*Task requirements:*
Edit the part that opens with the line containing "How far away" and runs to the end of the material, changing "light switch plate" to "wall switch plate" and keeping all else the same.

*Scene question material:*

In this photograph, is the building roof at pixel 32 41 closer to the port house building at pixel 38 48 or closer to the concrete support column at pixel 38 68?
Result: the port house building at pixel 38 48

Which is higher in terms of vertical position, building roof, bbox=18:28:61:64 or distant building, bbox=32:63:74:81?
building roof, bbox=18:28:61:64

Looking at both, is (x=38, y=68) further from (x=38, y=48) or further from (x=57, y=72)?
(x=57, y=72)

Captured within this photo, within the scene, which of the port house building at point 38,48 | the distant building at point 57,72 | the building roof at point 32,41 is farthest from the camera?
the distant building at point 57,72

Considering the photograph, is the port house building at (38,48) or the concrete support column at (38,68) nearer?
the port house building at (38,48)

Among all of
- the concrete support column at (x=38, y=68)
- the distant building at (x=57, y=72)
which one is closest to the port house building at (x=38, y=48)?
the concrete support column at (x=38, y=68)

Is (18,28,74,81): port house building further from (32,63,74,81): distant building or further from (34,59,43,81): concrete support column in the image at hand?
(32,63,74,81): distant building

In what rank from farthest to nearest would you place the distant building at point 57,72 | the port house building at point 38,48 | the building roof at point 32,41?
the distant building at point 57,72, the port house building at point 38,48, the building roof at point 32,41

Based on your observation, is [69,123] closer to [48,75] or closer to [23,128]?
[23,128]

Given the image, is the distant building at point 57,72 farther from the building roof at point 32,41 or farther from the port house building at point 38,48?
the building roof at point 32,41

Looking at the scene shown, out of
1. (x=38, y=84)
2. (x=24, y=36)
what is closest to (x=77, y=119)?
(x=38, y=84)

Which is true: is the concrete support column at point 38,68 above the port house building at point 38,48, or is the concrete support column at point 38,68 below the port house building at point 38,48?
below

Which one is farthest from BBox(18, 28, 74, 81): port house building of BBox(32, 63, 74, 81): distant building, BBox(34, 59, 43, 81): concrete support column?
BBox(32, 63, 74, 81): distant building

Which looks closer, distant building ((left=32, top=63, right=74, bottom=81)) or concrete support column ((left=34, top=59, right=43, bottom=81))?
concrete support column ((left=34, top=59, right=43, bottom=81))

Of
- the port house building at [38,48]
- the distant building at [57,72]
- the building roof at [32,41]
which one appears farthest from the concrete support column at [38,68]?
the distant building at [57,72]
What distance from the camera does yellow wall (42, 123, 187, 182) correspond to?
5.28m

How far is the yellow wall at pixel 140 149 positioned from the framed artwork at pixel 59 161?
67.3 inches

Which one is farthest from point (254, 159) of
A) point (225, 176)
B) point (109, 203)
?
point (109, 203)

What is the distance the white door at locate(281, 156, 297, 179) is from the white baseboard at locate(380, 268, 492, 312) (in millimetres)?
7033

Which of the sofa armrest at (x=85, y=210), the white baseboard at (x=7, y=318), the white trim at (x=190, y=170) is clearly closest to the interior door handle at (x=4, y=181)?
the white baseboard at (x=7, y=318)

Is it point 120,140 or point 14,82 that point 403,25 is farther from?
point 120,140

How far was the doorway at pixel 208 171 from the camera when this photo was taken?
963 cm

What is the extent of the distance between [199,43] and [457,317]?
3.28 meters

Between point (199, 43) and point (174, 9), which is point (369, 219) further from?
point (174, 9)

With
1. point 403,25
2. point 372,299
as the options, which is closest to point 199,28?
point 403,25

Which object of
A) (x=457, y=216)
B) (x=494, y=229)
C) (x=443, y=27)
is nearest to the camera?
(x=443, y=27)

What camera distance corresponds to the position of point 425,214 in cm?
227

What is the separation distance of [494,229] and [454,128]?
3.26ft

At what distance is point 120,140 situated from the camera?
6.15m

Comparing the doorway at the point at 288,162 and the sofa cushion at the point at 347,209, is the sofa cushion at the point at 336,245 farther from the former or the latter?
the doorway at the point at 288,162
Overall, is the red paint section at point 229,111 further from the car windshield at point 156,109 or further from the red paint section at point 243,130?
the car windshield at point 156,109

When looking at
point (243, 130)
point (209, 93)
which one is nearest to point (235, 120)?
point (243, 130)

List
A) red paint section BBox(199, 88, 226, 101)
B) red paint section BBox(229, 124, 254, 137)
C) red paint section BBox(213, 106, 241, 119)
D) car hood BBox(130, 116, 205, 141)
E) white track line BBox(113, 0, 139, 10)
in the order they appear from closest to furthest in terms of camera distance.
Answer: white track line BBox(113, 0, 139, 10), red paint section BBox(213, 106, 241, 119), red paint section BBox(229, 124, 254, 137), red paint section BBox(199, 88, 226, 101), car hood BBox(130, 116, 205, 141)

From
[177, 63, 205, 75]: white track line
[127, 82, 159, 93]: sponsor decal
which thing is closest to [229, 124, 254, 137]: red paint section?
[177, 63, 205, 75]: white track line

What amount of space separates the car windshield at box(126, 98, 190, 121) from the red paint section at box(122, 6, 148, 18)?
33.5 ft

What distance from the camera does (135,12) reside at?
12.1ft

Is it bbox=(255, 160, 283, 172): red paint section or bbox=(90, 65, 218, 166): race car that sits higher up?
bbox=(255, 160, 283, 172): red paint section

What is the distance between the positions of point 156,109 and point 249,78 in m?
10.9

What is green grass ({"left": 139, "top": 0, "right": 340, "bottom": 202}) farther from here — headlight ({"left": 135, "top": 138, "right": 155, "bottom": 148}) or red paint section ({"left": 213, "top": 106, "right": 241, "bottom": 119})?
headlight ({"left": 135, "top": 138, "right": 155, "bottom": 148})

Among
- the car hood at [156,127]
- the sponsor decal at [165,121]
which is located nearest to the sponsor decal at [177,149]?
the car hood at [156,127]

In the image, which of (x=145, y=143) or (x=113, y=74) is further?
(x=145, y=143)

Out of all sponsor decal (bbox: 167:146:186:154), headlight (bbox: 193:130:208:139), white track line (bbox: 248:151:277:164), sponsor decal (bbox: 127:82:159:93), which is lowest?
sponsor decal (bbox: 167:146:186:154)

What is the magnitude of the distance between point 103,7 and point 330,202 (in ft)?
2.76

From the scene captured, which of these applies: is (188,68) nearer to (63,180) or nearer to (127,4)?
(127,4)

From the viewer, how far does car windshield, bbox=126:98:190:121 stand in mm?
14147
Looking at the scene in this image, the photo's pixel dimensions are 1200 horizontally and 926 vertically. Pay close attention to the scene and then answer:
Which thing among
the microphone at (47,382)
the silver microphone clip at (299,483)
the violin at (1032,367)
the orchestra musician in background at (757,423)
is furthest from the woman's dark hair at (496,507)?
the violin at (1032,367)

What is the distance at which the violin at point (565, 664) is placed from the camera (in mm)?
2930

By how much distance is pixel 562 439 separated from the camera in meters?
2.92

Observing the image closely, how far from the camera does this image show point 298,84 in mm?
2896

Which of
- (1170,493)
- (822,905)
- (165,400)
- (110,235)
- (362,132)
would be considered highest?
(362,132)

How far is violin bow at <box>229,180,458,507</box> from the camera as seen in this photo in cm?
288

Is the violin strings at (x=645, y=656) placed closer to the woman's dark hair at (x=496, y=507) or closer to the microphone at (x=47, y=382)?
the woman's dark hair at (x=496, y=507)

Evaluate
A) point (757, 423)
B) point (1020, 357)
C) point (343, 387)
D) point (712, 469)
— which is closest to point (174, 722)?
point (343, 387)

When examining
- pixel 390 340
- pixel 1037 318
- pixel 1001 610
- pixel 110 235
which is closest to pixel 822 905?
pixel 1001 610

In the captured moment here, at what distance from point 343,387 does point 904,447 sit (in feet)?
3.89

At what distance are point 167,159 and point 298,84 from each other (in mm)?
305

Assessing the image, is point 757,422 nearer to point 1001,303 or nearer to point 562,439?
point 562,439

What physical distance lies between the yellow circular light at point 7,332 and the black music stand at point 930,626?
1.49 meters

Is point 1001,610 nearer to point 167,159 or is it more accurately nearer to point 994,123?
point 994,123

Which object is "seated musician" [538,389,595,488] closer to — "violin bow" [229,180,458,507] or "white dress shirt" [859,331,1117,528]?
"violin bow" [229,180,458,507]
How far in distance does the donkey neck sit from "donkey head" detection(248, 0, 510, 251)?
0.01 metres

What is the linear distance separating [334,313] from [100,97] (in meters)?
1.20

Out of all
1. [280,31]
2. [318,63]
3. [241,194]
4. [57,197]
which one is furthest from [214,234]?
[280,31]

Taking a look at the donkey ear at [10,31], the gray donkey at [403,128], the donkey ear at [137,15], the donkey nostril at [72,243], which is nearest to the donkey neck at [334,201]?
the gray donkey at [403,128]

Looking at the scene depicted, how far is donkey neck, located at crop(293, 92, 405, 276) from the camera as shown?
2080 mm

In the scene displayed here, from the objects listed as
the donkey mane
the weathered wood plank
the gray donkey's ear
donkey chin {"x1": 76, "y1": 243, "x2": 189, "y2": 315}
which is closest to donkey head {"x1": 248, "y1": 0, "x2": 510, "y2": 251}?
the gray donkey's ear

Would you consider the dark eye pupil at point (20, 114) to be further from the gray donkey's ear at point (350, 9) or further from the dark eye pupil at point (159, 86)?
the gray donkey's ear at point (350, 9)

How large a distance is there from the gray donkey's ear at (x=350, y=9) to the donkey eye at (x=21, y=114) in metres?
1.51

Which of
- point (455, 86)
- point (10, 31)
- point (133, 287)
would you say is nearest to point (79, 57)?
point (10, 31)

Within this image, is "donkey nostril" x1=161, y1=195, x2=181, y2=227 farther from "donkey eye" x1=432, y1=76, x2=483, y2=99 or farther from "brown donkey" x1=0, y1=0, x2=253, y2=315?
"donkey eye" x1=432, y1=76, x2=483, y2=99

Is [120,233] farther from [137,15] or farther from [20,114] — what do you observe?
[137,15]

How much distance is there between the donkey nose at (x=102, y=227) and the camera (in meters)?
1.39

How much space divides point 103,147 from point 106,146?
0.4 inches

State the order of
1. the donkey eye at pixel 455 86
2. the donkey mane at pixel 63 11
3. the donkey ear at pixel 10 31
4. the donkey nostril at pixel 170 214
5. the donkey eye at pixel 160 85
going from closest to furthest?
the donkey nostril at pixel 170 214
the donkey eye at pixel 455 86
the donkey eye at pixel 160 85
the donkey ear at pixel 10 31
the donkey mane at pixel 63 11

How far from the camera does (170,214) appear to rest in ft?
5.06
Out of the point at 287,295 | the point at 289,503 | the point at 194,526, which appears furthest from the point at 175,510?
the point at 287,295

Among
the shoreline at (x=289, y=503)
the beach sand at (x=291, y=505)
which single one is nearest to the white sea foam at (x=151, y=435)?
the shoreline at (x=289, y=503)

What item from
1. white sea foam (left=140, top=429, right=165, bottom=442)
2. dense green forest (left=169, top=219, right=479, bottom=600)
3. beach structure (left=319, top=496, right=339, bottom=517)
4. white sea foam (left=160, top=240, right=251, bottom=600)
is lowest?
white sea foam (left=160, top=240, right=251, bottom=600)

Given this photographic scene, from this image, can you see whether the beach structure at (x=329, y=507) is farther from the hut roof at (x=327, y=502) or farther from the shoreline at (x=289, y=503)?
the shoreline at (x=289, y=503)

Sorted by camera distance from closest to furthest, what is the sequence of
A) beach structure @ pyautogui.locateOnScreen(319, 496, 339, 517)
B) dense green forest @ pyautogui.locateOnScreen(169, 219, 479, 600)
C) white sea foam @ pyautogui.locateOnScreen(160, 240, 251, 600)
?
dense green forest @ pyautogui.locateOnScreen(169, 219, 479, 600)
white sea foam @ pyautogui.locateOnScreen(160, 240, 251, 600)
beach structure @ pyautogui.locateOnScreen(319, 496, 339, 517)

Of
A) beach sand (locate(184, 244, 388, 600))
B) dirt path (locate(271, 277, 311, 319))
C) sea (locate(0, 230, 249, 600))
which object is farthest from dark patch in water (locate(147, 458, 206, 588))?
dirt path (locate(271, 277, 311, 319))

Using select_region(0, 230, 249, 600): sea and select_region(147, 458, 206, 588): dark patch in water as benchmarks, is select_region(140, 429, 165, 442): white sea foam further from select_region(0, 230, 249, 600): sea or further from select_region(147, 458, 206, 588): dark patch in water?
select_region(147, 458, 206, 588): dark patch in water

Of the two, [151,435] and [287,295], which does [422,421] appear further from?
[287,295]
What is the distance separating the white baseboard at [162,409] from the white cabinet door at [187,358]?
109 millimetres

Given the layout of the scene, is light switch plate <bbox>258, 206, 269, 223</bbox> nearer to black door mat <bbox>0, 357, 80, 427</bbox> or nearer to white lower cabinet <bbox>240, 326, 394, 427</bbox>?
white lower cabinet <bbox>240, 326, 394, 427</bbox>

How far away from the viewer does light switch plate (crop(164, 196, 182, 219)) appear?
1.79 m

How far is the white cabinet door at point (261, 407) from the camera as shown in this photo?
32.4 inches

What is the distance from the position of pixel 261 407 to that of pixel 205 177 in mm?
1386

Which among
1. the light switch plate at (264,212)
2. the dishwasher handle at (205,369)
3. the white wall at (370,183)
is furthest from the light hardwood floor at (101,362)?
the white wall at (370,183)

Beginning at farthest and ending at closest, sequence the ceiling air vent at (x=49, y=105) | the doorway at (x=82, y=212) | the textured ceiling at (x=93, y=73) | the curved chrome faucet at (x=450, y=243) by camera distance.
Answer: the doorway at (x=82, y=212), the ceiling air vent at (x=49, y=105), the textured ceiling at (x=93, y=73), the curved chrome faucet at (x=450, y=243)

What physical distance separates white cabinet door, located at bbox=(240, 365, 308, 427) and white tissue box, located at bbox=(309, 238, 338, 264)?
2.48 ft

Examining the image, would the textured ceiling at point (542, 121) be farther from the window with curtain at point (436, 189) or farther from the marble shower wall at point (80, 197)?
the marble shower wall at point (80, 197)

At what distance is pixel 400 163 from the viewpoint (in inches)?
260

*The reply:*
How far away from the viewer does wall switch plate (crop(164, 196, 182, 219)) appear?
1.79 m

How far is the white cabinet door at point (261, 407) from the camera as shown in this photo?
32.4 inches

What is the distance from the position of pixel 261 407 to that of pixel 205 177 in mm?
1386

Which among
1. the wall switch plate at (264,212)
2. the dishwasher handle at (205,369)
3. the white wall at (370,183)
is furthest from the light hardwood floor at (101,362)?
the white wall at (370,183)

Beginning at farthest and ending at closest, sequence the ceiling air vent at (x=49, y=105) | the doorway at (x=82, y=212) | the textured ceiling at (x=93, y=73) | the curved chrome faucet at (x=450, y=243) by camera distance.
Answer: the doorway at (x=82, y=212), the ceiling air vent at (x=49, y=105), the textured ceiling at (x=93, y=73), the curved chrome faucet at (x=450, y=243)

What physical distance separates white cabinet door, located at bbox=(240, 365, 308, 427) and white tissue box, located at bbox=(309, 238, 338, 264)?
2.48 ft

Examining the image, would the textured ceiling at point (542, 121) be farther from the window with curtain at point (436, 189) or farther from the marble shower wall at point (80, 197)?
the marble shower wall at point (80, 197)

At what distance is pixel 400 163 from the viewpoint (in inches)?
260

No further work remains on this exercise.